I’m watching the Labour party leadership and the London mayoral hustings with great interest. You see in the absence of anyone else picking up on this hugely important issue people like me are languishing in poor accommodation, with no hope of ever moving into somewhere better.

Will the right candidate happen in time for me though?

I will carry on calling today, carry on having conversations with Estate Agents that are at best guarded about renting to me. I will continue to count down the 2 months notice I’ve given to my current landlord, surrounded by the smell of damp in my home and continue to fear that at the end of this notice period I will NOT have found anywhere to live.

According to the council this is ‘intentional homelessness’ and does not mean I will then be housed by them. My disability rights advisor tells me this is the worst of the worst of the options anyway as I could end up in B&B accommodation for months and months and months.How would that affect my health and well being? I ask myself.

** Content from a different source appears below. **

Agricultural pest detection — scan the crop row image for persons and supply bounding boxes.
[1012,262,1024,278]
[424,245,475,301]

On Tuesday morning I spent £3.00 making myself a registered member of the Labour Party. This is because I want to vote for the next leader.

To the candidates I say: this leadership contest is the most crucial of any in my memory. Not only will you be responsible for battling the worst of the austerity measures implemented in the last 7 years, but you will have to address the issue of affordable housing in London too. Do not avoid this issue, step up, deal with it, tackle it head on.

If anyone reading this has a nice 1-bedroom flat in London that they’d be happy to rent to me, email me on disabledtorybritain@gmail.com or post a comment.

I’m running out of energy now but writing this open letter was so vital today – it’s literally the difference between me being housed and being homeless at the end of September.

Thank you for reading, thank you even more if you respond.